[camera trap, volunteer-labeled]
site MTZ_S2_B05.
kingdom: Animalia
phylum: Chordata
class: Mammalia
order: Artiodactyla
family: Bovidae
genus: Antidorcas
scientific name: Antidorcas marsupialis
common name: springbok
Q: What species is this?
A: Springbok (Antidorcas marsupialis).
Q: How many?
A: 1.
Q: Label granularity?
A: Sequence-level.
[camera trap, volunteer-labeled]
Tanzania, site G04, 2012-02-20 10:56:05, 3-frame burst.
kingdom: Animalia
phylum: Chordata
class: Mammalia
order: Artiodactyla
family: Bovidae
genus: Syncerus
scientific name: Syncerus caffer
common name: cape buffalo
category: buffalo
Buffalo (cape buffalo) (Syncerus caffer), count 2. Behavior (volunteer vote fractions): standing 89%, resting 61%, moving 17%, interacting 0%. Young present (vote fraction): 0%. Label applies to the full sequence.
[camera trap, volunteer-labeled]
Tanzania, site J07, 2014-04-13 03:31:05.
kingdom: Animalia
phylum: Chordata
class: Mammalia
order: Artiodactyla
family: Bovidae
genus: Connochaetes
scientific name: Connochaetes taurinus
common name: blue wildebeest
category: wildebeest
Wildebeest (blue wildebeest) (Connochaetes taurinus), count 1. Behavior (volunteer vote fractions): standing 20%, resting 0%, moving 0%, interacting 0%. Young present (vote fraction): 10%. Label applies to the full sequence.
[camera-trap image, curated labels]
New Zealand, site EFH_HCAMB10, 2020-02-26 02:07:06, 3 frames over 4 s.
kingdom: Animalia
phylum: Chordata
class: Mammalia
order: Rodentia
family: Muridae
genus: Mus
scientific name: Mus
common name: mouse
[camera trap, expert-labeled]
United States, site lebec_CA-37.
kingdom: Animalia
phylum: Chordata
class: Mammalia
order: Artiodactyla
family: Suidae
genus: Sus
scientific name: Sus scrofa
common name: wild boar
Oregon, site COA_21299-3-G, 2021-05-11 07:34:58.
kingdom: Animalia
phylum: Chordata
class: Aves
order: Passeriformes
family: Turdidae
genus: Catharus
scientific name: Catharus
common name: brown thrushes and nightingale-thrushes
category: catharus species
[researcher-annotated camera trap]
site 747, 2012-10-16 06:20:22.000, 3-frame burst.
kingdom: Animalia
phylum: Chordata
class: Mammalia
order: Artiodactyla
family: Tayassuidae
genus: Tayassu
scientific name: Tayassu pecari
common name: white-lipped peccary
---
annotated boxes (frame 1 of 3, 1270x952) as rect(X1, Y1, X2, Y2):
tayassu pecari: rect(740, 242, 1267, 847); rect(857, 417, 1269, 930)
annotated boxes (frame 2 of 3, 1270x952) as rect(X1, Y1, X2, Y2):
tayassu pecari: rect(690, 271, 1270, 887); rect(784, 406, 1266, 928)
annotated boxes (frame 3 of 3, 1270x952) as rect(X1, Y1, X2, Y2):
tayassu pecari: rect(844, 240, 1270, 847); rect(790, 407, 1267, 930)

-- -- --

Reply with an exact copy of the lines running from the one containing "scientific name: Catharus" through the end of the entries above, both ends included.

(ANSWER SPACE):
scientific name: Catharus
common name: brown thrushes and nightingale-thrushes
category: catharus species
[researcher-annotated camera trap]
site 747, 2012-10-16 06:20:22.000, 3-frame burst.
kingdom: Animalia
phylum: Chordata
class: Mammalia
order: Artiodactyla
family: Tayassuidae
genus: Tayassu
scientific name: Tayassu pecari
common name: white-lipped peccary
---
annotated boxes (frame 1 of 3, 1270x952) as rect(X1, Y1, X2, Y2):
tayassu pecari: rect(740, 242, 1267, 847); rect(857, 417, 1269, 930)
annotated boxes (frame 2 of 3, 1270x952) as rect(X1, Y1, X2, Y2):
tayassu pecari: rect(690, 271, 1270, 887); rect(784, 406, 1266, 928)
annotated boxes (frame 3 of 3, 1270x952) as rect(X1, Y1, X2, Y2):
tayassu pecari: rect(844, 240, 1270, 847); rect(790, 407, 1267, 930)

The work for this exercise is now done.